* _Provided data_:
----

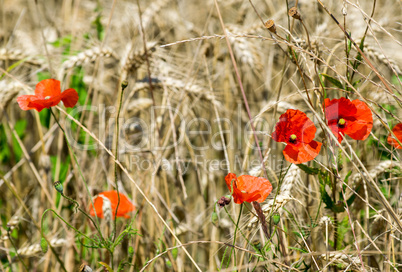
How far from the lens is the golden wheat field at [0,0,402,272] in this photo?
3.03ft

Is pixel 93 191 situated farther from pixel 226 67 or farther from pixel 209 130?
pixel 226 67

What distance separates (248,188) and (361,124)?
0.97 ft

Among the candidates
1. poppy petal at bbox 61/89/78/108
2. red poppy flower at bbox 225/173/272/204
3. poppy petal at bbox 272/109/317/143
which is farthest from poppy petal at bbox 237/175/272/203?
poppy petal at bbox 61/89/78/108

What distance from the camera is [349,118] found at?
874 millimetres

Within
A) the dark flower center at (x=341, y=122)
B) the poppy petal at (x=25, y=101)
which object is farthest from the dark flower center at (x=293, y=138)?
the poppy petal at (x=25, y=101)

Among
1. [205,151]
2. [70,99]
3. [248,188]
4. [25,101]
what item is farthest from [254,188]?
[205,151]

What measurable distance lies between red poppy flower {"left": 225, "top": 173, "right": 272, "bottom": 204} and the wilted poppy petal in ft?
0.76

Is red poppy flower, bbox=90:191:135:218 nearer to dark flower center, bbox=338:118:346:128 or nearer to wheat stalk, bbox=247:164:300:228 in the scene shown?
wheat stalk, bbox=247:164:300:228

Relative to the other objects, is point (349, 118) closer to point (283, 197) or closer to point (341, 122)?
point (341, 122)

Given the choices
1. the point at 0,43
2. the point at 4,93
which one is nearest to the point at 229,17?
the point at 0,43

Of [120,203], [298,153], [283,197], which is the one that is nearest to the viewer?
[298,153]

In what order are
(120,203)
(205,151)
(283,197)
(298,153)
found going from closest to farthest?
(298,153), (283,197), (120,203), (205,151)

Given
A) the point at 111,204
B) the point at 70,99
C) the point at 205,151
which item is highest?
the point at 70,99

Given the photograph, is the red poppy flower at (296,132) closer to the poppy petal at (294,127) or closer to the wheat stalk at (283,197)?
the poppy petal at (294,127)
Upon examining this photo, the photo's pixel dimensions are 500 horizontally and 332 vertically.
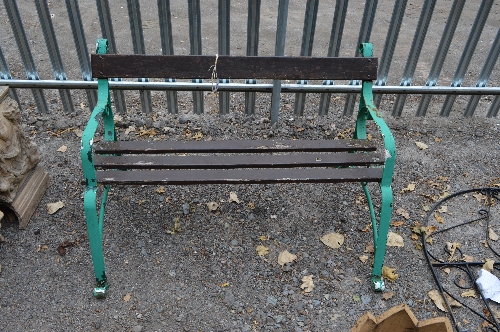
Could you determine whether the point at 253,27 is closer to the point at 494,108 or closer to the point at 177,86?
the point at 177,86

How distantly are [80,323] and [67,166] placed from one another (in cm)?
144

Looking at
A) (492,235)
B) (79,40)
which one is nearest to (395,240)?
(492,235)

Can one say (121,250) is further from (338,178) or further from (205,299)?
(338,178)

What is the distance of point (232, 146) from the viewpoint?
2742 millimetres

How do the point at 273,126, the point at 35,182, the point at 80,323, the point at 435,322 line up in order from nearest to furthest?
the point at 435,322 → the point at 80,323 → the point at 35,182 → the point at 273,126

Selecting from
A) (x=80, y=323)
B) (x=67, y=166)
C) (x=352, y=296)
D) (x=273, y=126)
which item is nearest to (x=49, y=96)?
(x=67, y=166)

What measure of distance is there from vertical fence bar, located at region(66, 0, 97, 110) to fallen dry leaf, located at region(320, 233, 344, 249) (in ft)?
7.65

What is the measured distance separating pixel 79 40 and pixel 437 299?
322 centimetres

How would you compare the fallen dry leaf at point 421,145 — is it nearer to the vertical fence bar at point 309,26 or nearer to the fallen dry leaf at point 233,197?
the vertical fence bar at point 309,26

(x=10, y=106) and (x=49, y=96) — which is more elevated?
(x=10, y=106)

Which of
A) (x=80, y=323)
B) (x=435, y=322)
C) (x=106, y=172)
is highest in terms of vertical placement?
(x=435, y=322)

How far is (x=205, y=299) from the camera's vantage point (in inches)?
103

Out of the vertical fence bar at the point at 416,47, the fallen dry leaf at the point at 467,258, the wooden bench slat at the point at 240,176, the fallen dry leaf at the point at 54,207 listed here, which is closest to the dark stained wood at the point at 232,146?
the wooden bench slat at the point at 240,176

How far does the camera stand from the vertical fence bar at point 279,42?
3.37 meters
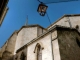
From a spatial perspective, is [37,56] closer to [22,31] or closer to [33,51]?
[33,51]

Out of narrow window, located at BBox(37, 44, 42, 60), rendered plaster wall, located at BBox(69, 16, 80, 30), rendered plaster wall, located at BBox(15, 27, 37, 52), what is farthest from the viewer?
rendered plaster wall, located at BBox(15, 27, 37, 52)

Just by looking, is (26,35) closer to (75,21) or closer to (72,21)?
(72,21)

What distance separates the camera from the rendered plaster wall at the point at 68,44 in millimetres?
9233

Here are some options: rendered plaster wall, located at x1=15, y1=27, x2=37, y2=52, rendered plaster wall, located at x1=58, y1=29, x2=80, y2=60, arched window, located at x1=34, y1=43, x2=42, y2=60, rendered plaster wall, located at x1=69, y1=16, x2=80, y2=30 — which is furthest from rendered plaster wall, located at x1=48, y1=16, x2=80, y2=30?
arched window, located at x1=34, y1=43, x2=42, y2=60

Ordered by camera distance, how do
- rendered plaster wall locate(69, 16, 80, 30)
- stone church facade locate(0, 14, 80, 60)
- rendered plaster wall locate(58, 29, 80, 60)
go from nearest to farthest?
rendered plaster wall locate(58, 29, 80, 60) < stone church facade locate(0, 14, 80, 60) < rendered plaster wall locate(69, 16, 80, 30)

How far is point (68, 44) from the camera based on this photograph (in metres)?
9.91

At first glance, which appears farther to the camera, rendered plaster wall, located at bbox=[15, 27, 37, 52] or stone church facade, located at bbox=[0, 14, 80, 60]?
rendered plaster wall, located at bbox=[15, 27, 37, 52]

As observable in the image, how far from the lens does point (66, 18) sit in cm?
1656

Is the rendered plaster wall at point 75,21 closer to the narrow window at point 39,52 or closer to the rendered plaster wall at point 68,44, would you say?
the rendered plaster wall at point 68,44

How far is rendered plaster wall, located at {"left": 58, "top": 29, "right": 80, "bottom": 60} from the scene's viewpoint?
9233mm

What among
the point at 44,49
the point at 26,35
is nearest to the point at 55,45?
the point at 44,49

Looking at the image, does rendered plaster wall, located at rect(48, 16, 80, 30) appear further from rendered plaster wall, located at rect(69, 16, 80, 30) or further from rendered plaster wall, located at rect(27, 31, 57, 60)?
rendered plaster wall, located at rect(27, 31, 57, 60)

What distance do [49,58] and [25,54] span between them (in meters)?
3.86

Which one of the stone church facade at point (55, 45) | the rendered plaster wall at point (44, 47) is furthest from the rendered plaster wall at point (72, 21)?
the rendered plaster wall at point (44, 47)
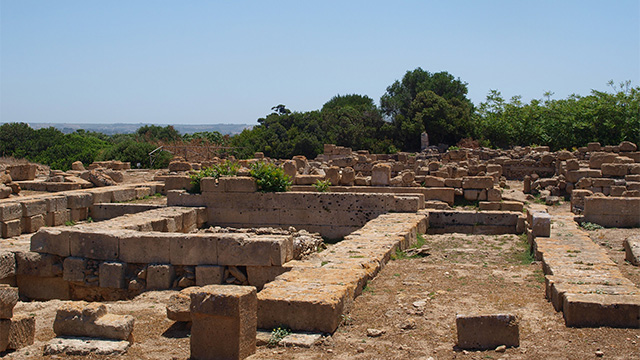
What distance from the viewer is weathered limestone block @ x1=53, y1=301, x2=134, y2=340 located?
6.54 m

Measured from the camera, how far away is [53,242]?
407 inches

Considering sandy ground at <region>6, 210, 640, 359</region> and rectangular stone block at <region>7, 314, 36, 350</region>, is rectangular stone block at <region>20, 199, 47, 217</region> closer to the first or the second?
sandy ground at <region>6, 210, 640, 359</region>

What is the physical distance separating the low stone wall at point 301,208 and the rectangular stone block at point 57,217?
92.0 inches

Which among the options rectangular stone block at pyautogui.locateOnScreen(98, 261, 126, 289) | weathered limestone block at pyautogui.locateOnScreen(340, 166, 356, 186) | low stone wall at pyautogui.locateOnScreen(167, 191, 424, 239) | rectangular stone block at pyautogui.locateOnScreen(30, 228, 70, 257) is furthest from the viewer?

----

* _Exercise instructions_: Repeat exactly the lines from the one containing "What is the physical" through the last line of the records above, both included, and nothing else.

* _Expected answer_:
What is the physical distance separating the low stone wall at point 301,208 and the rectangular stone block at point 57,217?
92.0 inches

Which among the options rectangular stone block at pyautogui.locateOnScreen(98, 261, 126, 289) | weathered limestone block at pyautogui.locateOnScreen(340, 166, 356, 186) | low stone wall at pyautogui.locateOnScreen(167, 191, 424, 239) | rectangular stone block at pyautogui.locateOnScreen(30, 228, 70, 257) is furthest from the viewer?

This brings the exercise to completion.